▸ Task 1:
Answer these questions from the forum thread below:
(a) Which months does the opening post suggest for the Vegas get-together?
(b) How many UrQs does the opening post say are in Vegas?
(c) What car does the poster named Shining Projects plan to drive to Vegas?
▸ Task 2: In the forum thread below, turn the paragraph beginning "I will be in vegas for Wuste fest" into a short bulleted list that keeps its main facts.

▸ Excerpt provided:
# Show of hands: Southwest / Vegas UrQ GTG fall '10



## quattro v1.0 (Mar 13, 2005)

Hi Guys,
There has been some light chat about having a UrQ GTG here in Vegas this
fall (sept / oct). 
I had not seen anything planned for this year and figured I'd put the
feelers out.
We have 4-5 UrQ's here in Vegas, 1-2 in project status that could be
motivated to attend if there was something to look forward to. Some
interesting cars as well (10v 034'd, 2.7tt'd, couple WX's, 2.5 Stroker 034)
September and October are great months to be in Vegas.
This is a BIG car-town and there are some great activities that I have up my
sleeve, as well as dealer support.
Hit me back with any interest and suggestions and I will proceed
accordingly, us locals will be doing something regardless - the more the
merrier.
Sean


----------



## Sepp (Dec 10, 2002)

*Re: Show of hands: Southwest / Vegas UrQ GTG fall '10 (quattro v1.0)*

I would love to, but the car will not be ready by then....Next year...


----------



## Shining Projects (Sep 12, 2007)

*Re: Show of hands: Southwest / Vegas UrQ GTG fall '10 (Sepp)*

I will be in vegas for Wuste fest this early june. I would love to see some URs there. I would drive my Quattro down but the clutch is on its way out and im doing an AAN this winter, so ill be driving a mk4 jetta.


----------

▸ Data extract:
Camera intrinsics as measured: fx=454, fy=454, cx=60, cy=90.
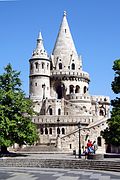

▸ Correct answer 1:
(a) September or October.
(b) 4-5.
(c) A mk4 Jetta.

▸ Correct answer 2:
- Will be in Vegas for Wuste fest in early June
- Would love to see some URs there
- Would drive the Quattro down, but its clutch is on its way out
- Is doing an AAN this winter
- Will drive a mk4 Jetta instead